WHAT IS NEEDED ->
Write out only the tail of the records, beginning at the line containing "Is pixel 328" and including the last line, exactly as written.

THE RECORDS ->

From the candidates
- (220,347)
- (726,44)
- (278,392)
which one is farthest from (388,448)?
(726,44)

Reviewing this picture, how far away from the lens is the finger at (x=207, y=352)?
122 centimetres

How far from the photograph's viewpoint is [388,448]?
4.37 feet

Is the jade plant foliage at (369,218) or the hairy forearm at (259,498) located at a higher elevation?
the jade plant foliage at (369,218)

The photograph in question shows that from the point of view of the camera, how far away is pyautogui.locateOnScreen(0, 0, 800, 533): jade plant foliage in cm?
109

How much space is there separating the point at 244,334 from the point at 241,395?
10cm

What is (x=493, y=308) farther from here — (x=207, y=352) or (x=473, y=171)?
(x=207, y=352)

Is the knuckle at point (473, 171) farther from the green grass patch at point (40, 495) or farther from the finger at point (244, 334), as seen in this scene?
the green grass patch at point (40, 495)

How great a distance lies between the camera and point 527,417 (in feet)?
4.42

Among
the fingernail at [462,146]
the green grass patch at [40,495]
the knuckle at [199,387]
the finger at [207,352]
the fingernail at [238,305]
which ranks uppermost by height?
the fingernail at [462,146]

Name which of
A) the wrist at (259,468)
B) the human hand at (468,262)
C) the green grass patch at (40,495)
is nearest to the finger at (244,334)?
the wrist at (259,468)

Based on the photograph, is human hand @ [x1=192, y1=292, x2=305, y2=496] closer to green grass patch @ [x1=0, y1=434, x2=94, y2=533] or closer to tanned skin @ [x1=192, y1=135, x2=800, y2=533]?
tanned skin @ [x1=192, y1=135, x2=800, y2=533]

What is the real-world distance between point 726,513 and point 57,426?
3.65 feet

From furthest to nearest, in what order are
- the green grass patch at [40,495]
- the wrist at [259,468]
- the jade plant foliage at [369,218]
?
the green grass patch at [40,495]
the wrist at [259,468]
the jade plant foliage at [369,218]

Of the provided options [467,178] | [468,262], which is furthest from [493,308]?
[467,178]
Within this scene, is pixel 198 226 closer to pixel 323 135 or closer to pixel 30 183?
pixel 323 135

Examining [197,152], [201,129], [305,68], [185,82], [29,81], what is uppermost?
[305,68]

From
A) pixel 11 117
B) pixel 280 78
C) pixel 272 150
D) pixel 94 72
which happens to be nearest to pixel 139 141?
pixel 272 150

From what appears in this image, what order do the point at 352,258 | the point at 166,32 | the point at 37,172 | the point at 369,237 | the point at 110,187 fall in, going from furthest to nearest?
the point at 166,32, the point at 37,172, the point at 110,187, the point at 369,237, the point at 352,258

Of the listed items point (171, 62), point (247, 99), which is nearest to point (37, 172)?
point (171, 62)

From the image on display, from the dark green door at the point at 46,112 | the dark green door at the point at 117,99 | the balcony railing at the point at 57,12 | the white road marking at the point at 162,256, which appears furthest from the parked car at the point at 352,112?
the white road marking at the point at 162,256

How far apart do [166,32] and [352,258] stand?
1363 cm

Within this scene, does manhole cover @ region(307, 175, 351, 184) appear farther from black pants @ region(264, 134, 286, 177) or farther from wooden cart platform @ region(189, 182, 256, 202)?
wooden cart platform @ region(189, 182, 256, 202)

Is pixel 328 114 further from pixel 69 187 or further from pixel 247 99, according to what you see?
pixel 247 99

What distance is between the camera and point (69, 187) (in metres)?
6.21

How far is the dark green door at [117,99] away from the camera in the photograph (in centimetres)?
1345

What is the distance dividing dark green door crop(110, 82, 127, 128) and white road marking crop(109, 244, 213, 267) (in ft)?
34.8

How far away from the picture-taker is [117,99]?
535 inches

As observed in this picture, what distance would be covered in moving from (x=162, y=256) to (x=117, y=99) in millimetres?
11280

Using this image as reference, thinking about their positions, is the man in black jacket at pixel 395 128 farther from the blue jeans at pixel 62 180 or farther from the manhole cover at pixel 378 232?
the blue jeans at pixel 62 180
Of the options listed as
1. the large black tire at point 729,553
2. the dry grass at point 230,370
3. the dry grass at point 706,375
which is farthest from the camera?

WRITTEN RESPONSE ->
Is pixel 328 114 further from pixel 69 187 or further from pixel 247 99, according to what you see?
pixel 247 99

What distance is between the camera and point (69, 187) (in metres)?
6.21

How far is the dark green door at [117,99] away from the camera in the photograph (in centimetres)?
1345

What is the distance dividing dark green door crop(110, 82, 127, 128) and white road marking crop(109, 244, 213, 267) (in ft)?
34.8

How far away from the picture-taker is [117,99]?
535 inches

As observed in this picture, what distance would be covered in moving from (x=162, y=256) to (x=117, y=99) in millimetres?
11280

Using this image as reference, thinking about their positions, is the man in black jacket at pixel 395 128 farther from the blue jeans at pixel 62 180 or farther from the manhole cover at pixel 378 232?
the blue jeans at pixel 62 180
Of the options listed as
1. the large black tire at point 729,553
2. the dry grass at point 230,370
3. the dry grass at point 706,375
which is farthest from the camera?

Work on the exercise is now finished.